There was a tremendous backlash after the sentence was passed. The judge is herself now under investigation for her summing up. It may be a mistake to say (as she did) that the girl as good as 'groomed' the teacher. And although the Attorney General yesterday rejected the call for a review of the sentence - on the rather curious grounds that the offence 'wasn't covered by the unduly lenient sentence scheme' - there are today moves afoot to change that ruling.
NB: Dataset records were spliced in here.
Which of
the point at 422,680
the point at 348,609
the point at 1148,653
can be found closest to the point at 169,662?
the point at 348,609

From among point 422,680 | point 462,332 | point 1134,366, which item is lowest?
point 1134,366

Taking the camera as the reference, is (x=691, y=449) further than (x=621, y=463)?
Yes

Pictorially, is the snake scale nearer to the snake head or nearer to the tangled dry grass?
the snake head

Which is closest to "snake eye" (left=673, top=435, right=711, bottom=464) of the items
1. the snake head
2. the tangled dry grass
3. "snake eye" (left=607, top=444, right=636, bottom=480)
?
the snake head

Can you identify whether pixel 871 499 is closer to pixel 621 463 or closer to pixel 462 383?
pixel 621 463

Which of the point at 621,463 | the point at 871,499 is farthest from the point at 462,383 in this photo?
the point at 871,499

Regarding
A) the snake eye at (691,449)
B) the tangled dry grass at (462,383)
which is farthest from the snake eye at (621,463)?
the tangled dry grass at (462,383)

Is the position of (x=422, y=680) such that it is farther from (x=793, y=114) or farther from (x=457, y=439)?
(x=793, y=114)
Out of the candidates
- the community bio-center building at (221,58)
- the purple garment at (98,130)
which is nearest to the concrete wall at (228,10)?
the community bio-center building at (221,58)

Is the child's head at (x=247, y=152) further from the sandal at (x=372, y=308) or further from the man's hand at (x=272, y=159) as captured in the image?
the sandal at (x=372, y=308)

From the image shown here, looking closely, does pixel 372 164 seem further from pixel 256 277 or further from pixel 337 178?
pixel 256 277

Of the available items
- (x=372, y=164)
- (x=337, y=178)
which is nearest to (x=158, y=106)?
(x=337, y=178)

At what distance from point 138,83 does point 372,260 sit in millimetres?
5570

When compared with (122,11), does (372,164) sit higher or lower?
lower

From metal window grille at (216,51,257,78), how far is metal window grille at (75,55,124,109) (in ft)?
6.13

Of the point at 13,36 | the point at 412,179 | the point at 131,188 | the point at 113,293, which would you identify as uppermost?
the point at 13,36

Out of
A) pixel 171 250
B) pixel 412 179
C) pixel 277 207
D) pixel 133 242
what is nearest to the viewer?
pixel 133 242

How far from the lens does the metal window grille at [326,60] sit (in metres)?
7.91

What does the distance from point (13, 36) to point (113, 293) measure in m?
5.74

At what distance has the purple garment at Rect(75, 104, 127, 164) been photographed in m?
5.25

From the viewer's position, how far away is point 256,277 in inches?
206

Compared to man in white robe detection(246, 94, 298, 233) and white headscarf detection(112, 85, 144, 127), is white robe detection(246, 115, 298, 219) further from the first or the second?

Let's be clear about this. A suspended sentence doesn't mean Kerner won't go to prison. Just that he won't provided he does nothing - nothing - to bring him to the attention of the police for the next eighteen months. And he's not 'got away' with anything, in losing career, respect, and possibly his family. And this attempt to shed light on the debate is emphatically not about blaming the victim or excusing criminal behaviour. But crimes are often complex collisions of human passions and demand an individual response and the consideration of unique circumstances - something that appears to be more difficult thanks to knee jerk headline grabbing reactions to what the press more often regard as lenient sentences.
I've this week finished Richard Cole's highly entertaining (not to say eyebrow-raising) autobiography, Fathomless Riches, or How I Went from Pop to Pulpit. Coles descriptions of himself reveal someone more vulnerable and at risk in his twenties and thirties than a great many sixteen year olds are. And what of Stephen Fry and his thirty-year-junior lover and fiancé.
Age, and age-gaps, aren't as obviously important as we assume. The age of consent in sixteen. For the next two years the law further protects girls (and boys) from the predatory advances of those in positions of authority over them.
But not all advances are predatory; not all young people need such protection. And a fair number of those who are older and should know better, might. Before we all jump to conclusions we need to step back and consider things clearly, calmly and with the facts of the matter - the individual matter - before us.
Which is what Judge Joanna Greenberg QC did.